▶ _Exercise instructions_
Output the following data exactly.

Saved entries
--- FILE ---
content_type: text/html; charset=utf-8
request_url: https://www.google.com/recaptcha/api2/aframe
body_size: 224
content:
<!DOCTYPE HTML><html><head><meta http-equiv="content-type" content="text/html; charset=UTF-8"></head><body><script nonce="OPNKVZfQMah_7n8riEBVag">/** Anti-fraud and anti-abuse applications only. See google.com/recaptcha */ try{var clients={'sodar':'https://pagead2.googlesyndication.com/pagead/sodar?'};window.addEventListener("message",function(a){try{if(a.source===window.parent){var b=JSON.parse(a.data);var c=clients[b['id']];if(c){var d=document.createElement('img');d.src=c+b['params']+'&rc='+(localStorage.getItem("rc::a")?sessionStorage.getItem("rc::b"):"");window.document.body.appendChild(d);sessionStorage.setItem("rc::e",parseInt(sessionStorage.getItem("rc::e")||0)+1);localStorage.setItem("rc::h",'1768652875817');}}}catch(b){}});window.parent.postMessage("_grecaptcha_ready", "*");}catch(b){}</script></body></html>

▶ _Response_
--- FILE ---
content_type: text/html; charset=utf-8
request_url: https://www.google.com/recaptcha/api2/aframe
body_size: 224
content:
<!DOCTYPE HTML><html><head><meta http-equiv="content-type" content="text/html; charset=UTF-8"></head><body><script nonce="OPNKVZfQMah_7n8riEBVag">/** Anti-fraud and anti-abuse applications only. See google.com/recaptcha */ try{var clients={'sodar':'https://pagead2.googlesyndication.com/pagead/sodar?'};window.addEventListener("message",function(a){try{if(a.source===window.parent){var b=JSON.parse(a.data);var c=clients[b['id']];if(c){var d=document.createElement('img');d.src=c+b['params']+'&rc='+(localStorage.getItem("rc::a")?sessionStorage.getItem("rc::b"):"");window.document.body.appendChild(d);sessionStorage.setItem("rc::e",parseInt(sessionStorage.getItem("rc::e")||0)+1);localStorage.setItem("rc::h",'1768652875817');}}}catch(b){}});window.parent.postMessage("_grecaptcha_ready", "*");}catch(b){}</script></body></html>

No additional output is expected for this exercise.